The Cumberland Club is a private members' club in Portland, Maine, United States. It was formed in 1877 and is the oldest social club in the state. The club is located at 116 High Street in the Arts District in a former private home built in 1800. It has been located in the building since 1896. It was one of the political centers of Portland and Maine politics.

It is organized under laws for 501(c)(7) Social and Recreation Clubs. In 2024, it claimed total revenue of $1,295,279 and total assets of $1,864,675.

== History ==
For decades, the club refused to admit Jewish people as members, using a loophole in the law that allowed discrimination by private organizations and by blackballing. This led in the 1950s and 1960s to protests and calls for change. The fight was led by the Republican Party state senator S. Peter Mills Jr., ultimately contributing to legislative efforts in Maine that aimed to eliminate discrimination based on religion, race, or color.

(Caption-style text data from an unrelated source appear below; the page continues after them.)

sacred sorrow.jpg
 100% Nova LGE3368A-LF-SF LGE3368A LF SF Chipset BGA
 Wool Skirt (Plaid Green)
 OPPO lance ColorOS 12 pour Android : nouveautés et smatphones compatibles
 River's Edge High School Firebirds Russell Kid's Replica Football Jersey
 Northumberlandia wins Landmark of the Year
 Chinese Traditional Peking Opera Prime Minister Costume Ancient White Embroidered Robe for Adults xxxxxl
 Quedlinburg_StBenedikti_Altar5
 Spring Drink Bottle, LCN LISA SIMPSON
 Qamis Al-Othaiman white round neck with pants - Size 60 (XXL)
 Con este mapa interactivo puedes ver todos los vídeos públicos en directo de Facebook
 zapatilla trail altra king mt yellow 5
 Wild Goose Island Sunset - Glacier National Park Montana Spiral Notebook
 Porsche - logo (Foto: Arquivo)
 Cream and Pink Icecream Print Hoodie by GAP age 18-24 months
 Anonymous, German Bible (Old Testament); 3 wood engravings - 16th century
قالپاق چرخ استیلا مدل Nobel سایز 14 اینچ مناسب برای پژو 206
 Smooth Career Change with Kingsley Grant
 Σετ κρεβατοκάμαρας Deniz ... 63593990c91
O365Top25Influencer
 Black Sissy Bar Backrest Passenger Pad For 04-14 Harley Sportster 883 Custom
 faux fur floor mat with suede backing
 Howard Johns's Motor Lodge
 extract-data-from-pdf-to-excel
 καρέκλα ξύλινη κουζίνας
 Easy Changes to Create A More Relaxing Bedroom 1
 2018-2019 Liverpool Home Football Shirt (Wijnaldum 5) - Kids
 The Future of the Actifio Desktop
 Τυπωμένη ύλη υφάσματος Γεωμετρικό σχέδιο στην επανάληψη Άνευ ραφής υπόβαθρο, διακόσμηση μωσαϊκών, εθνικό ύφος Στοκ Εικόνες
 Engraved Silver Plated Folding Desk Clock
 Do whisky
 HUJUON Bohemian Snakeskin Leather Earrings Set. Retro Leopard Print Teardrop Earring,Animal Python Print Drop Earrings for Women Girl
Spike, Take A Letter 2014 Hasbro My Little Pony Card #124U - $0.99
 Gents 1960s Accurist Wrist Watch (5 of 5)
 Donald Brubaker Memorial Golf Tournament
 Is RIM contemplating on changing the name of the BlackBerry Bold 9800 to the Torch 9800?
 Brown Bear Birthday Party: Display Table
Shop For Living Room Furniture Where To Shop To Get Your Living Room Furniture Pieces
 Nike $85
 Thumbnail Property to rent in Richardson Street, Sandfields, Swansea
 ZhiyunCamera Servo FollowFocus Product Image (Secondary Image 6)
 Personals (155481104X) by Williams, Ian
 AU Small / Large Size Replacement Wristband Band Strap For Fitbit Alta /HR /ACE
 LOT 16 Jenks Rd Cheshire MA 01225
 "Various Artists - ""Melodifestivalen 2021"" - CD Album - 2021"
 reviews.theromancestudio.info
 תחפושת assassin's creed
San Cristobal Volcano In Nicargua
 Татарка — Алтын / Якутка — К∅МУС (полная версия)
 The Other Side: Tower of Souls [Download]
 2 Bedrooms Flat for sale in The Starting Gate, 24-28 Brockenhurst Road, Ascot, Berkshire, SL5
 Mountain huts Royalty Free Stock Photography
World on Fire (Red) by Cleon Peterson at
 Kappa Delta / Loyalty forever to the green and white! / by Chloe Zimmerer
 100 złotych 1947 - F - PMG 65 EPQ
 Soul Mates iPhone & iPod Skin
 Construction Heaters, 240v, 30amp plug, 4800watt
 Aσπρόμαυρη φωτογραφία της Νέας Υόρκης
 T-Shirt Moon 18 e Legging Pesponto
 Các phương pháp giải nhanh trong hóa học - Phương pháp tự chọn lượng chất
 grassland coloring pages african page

Mills' legislation prohibited Maine authorities from renewing food or liquor licenses to organizations that engaged in discriminatory practices unless they were a genuine religious or ethnic organization. Members of the club objected, citing freedom of association, and refused to obey the new law. When the club's licence came up after the law passed, Portland City Council voted 5–3 to rule that the club was discriminating. They gave them a brief probationary period to change their practices, which they did by offering membership to six Jews and amended its own bylaws to ban membership being decided on the grounds of race, creed or ethnic origin.